• What to do
1. In the critique of Garcia's reading of Calvin, which article of the Formula of Concord rejects Osiander's theology of justification?
2. Write the next part of the critique of Garcia's reading of Calvin, picking up after its final sentence.

--- Document text ---

Garcia says that the doctrine of the imputation of the active obedience of Christ is not found "even 'seminally' " in Calvin before the last edition of the Institutes 1559. Garcia is simply wrong. Surely the doctrine is present more than seminally in these words of Calvin in his 1539 Commentary on Romans: "When, however, we come to Christ, we first find in Him the exact righteousness of the law, and this also becomes ours by imputation."[1]

Even more astounding to a historian is Garcia's statement: "For Calvin, Osiander is the only consistent Lutheran." This remarkable statement is not a slip of the pen, but is a reiteration of a conviction. Garcia has written elsewhere: "Calvin evidently perceives in Osiander's aberrant doctrine of justification the inevitable soteriological implications of a consistently held Lutheran Christology and sacramentology. Osiander, in Calvin's eyes, is effectively the only consistent Lutheran, and serves therefore as an ideal foil (remember Osiander is widely rejected by his Lutheran colleagues) for demonstrating what he regards as the dangerous irrationality at the heart of Lutheran ideas about Eucharistic communion with Christ."[2] As Garcia knows better than the Heidelberg Catechism and the Belgic Confession what is genuinely Reformed, so he knows better than all Lutherans and the Formula of Concord what is genuinely Lutheran. Article Three of the Formula of Concord rejects Osiander's justification theology as contrary to confessional Lutheranism. Garcia is aware of this Lutheran rejection of Osiander on justification, but it does not shape his understanding of Lutheranism.

Reformed Christians should remember that the Lutheran Formula of Concord uses language remarkably like that of Reformed confessions in seeing an inseparable link between justification and sanctification: "We believe, teach, and confess that, although antecedent contrition and subsequent new obedience do not appertain to the article of justification before God, yet we are not to imagine any such justifying faith as can exist and abide with a purpose of evil, to wit: of sinning and acting contrary to conscience. But after that man is justified by faith, then that true and living faith works by love (Gal. 5:6), and good works always follow justifying faith, and are most certainly found together with it, provided only it be a true and living faith. For true faith is never alone, but hath always charity and hope in its train."[3] As Reformed Christians we must be careful not to misrepresent what Lutherans actually confess as their theological convictions.

Garcia claims to know Calvin's mind on Lutheranism and Osiander even when Calvin has not spoken explicitly. In his 1559 Institutes (3.11.5-12), Calvin does not identify Osiander as a Lutheran or in any way suggest that his doctrine of justification is consistently or inconsistently Lutheran. In one sentence he does link Osiander's theology of justification to his eucharistic ideas, but that one sentence will not support Garcia's contention that Calvin is attacking—in a chapter on justification—all Lutherans' Christology. Surely it is significant that Calvin does not mention Osiander in his long chapter on the Lord's Supper in the Institutes. It is Garcia—alone in history it would seem—for whom Osiander is the only consistent Lutheran.

--- Information shown ---

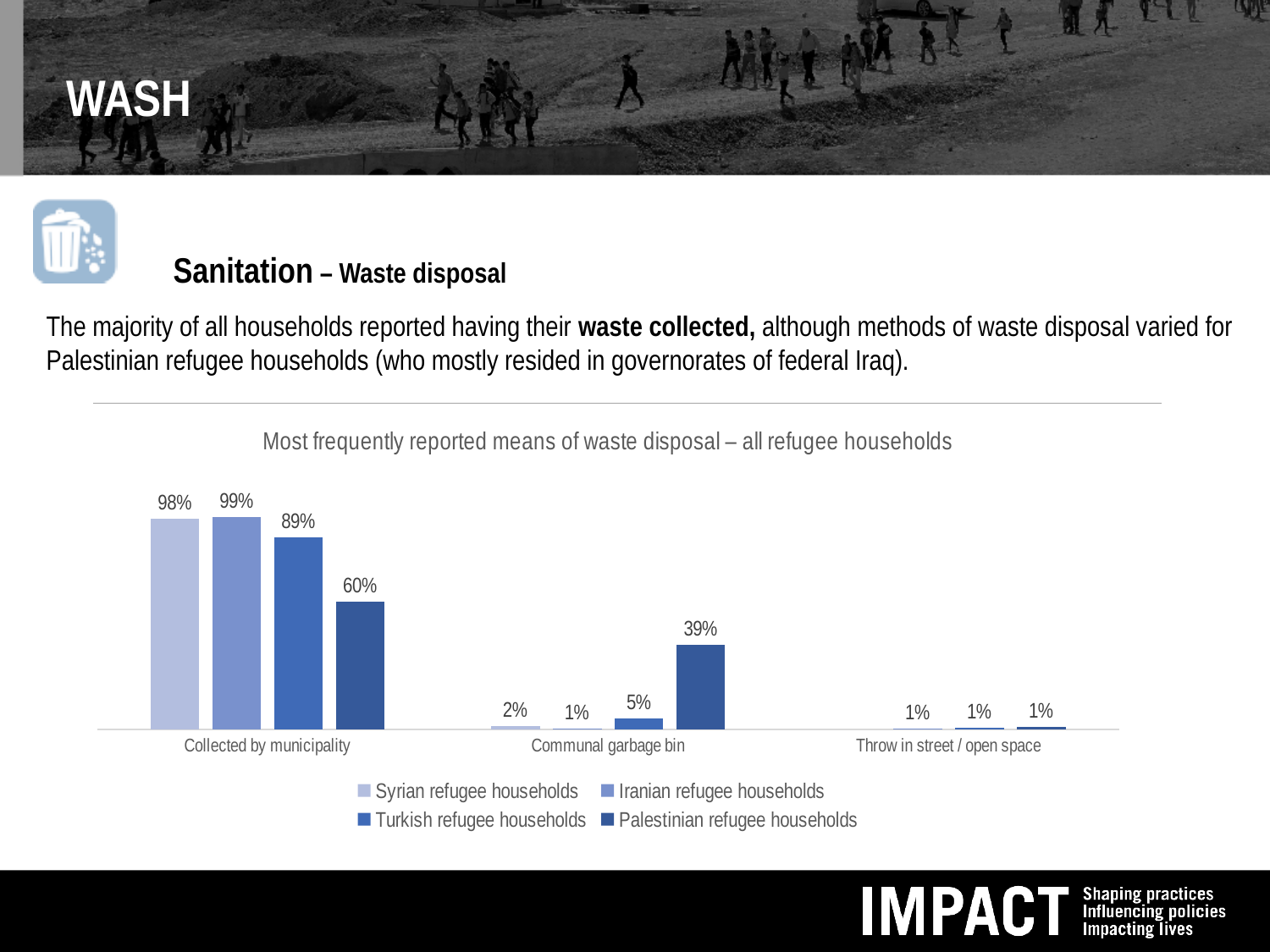
How many series does the legend list? 4 What value is shown for Turkish refugee households under Communal garbage bin? 5% What percentage of Iranian refugee households reported waste collected by municipality? 99% For Communal garbage bin, which is larger: Palestinian refugee households or Turkish refugee households? Palestinian refugee households Which household group has the highest value for Collected by municipality? Iranian refugee households What value is shown for Syrian refugee households under Communal garbage bin? 2% Which household group has the lowest value for Collected by municipality? Palestinian refugee households How many waste disposal categories are shown on the x axis? 3 What is the title of the chart? Most frequently reported means of waste disposal – all refugee households What is the difference between Syrian and Palestinian refugee households for Collected by municipality? 38 percentage points What percentage of Palestinian refugee households reported waste collected by municipality? 60% What kind of chart is shown on the slide? Bar chart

---

• Answers for this exercise
1. Article Three

2.
Garcia's comments about the Heidelberg Catechism and Osiander might be regarded as incidental and relatively unimportant, were it not that they relate to the central thesis of his review, namely that our book is guilty of "pan-confessionalism." He writes: "Speaking generally, the pan-confessional phenomenon is an effort to offer a theological response to problems or proposals from the perspective of what two or more confessional traditions hold in common, accenting areas of agreement and minimizing (and sometimes denying) areas of disagreement....it typically shows little sensitivity to the fuller theological systems of which the various confessional documents are expressions."

Garcia rightly distinguishes "fuller theological systems" from "confessional documents," but gets the relationship wrong. He seems to believe that confessions are derivative summaries of fuller systems. In fact, confessions should not be seen simply as brief summaries of larger systematic theologies.[4] They are the written expressions of the faith of the church, testifying to what unites and characterizes a given church. Systems of theology may seek to explore the implications of confessional traditions, and show significant differences between various elaborated traditions, but those differences cannot deny common confessional convictions or trivialize their importance. The Lutheran and Reformed theologies do have significant differences in many areas. But their confessional agreements on justification cannot be dismissed as Garcia does.

In fact, Garcia seems so fascinated with theological systems that he seems almost contemptuous of confessions: "Comparing the Formula of Concord with the great Reformed confessions highlights an important harmony that should not be minimized. However, this common ground is, we must appreciate, limited to the constituent features of the doctrine as they are expressed in its most simplified form, i.e., in confessional definitions." Garcia seems to grant pan-confessionalism in regard to the confessions, but deny it with regard to what is really important, namely, fuller systematic theologies. We should not, however, view confessions as simplified (or simple-minded) theologies.

More specifically, Garcia writes: "...Calvin, as the leading voice of a broader Reformed representation, inveighed frequently and passionately against Lutheran ideas on Christ and the Supper." This statement misrepresents Calvin and sets him over against the Lutherans generally. Calvin did indeed attack vigorously those like Joachim Westphal whom he regarded as hyper-Lutherans. But Calvin's signing of the Augsburg Confession and his letters to Melanchthon show that he believed that the hyper-Lutherans were not the true Lutherans and that he and moderate Lutherans were fundamentally agreed on the Supper.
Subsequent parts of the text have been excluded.